I’ll be honest. As a travel writer I have an agenda. I want to help Americans better understand our world by communicating with it through travel. So I’ve got to share something that’s been troubling me lately. All over Europe I hear how the US ambassadors to various countries are buffoons when it comes to understanding the intricacies of the countries in which they serve. When being interviewed on TV, it’s American ambassadors who require a translator to speak for them. Of course, Democratic and Republican presidents alike give posts as favors to big supporters. But President Bush seems to take the cake in choosing ill-suited ambassadors. To non-Americans, this symbolizes our country’s current contempt for the notion of talking with the rest of the world.
Here in Berlin, Clinton’s ambassador, John Kornblum, is well remembered. He spoke German, went to festivals, and enjoyed mixing with the locals. Now retired in Berlin, Kornblum is still active in the community and a household name among Berliners. He invited average Americans living in Berlin to famously fun Fourth of July parties each summer. These expats no longer hear from the current ambassador.
President Bush’s first ambassador, Dan Coats, famously said that he had no idea why he was in Germany, since he had no experience, spoke no German, and had roughly no concept of what made the country tick. Locals tell me America’s current ambassador, William Timken, speaks no German, and his favorite Berlin restaurant is Tony Roma’s. Timken caused a buzz when he had guests at his Fourth of July party repeat the Pledge of Allegiance.

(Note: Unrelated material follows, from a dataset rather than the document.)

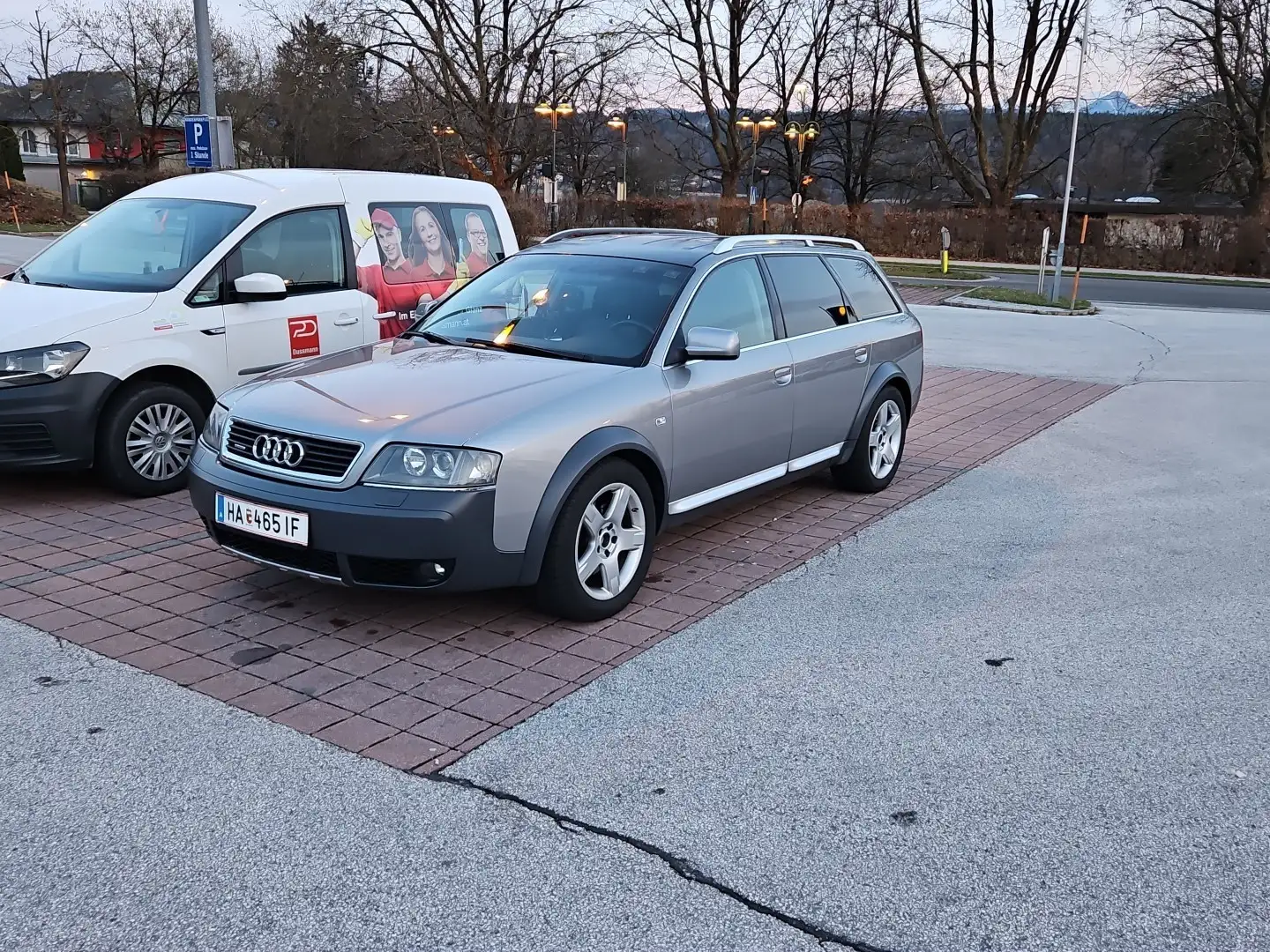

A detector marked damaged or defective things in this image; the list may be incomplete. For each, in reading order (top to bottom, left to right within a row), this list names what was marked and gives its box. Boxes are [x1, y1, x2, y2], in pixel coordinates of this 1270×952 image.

crack in asphalt [1102, 317, 1168, 383]
crack in asphalt [429, 777, 904, 952]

All stand: “I pledge allegiance to the flag of the United States of America, and to the republic for which it stands, one nation under God, indivisible with liberty and justice for all.”
With their ugly recent history, Berliners aren’t big into pledges of allegiance. Their current oath is relatively mild: “I give my vow that I will serve the Federal Republic of Germany truly, and will bravely defend the laws and freedoms of the German people.”
Berliners who were children in the 1930s recall the Hitler Youth Pledge of Allegiance: “We carry the flag forward into the battle of the youth. It stands and is raised and blazes to the heavens like fire in the sky. We are sworn to be true to the flag for all eternity. Whosoever shall desecrate the flag will be cursed for all eternity. The flag is our belief in God, People, and Country. Whoever seeks to destroy it must first take our lives and prosperity. We care for the flag as a mother cares for her child. The flag is our future, our honor, and the source of our courage.”
Their fathers, most certainly in the military (and very likely killed defending this pledge), held out their arms and said: “I swear to God, this holy oath that I will devote my absolute obedience to the Leader of the German Empire and people, the supreme commander of the German Wehrmacht, Adolf Hitler, and I, as a courageous soldier, am prepared to lay down my life to fulfill this oath.”
Today, Germans fly their flag rarely outside of soccer games, and are most comfortable pledging their allegiance to a good frothy beer.
In the last few days, seeing 1945 photos of cold and hungry locals wandering through piles of bricks that were once grand cities, I’ve wondered what would cause a people to fight literally to the bitter end. Perhaps a good strong holy oath of allegiance.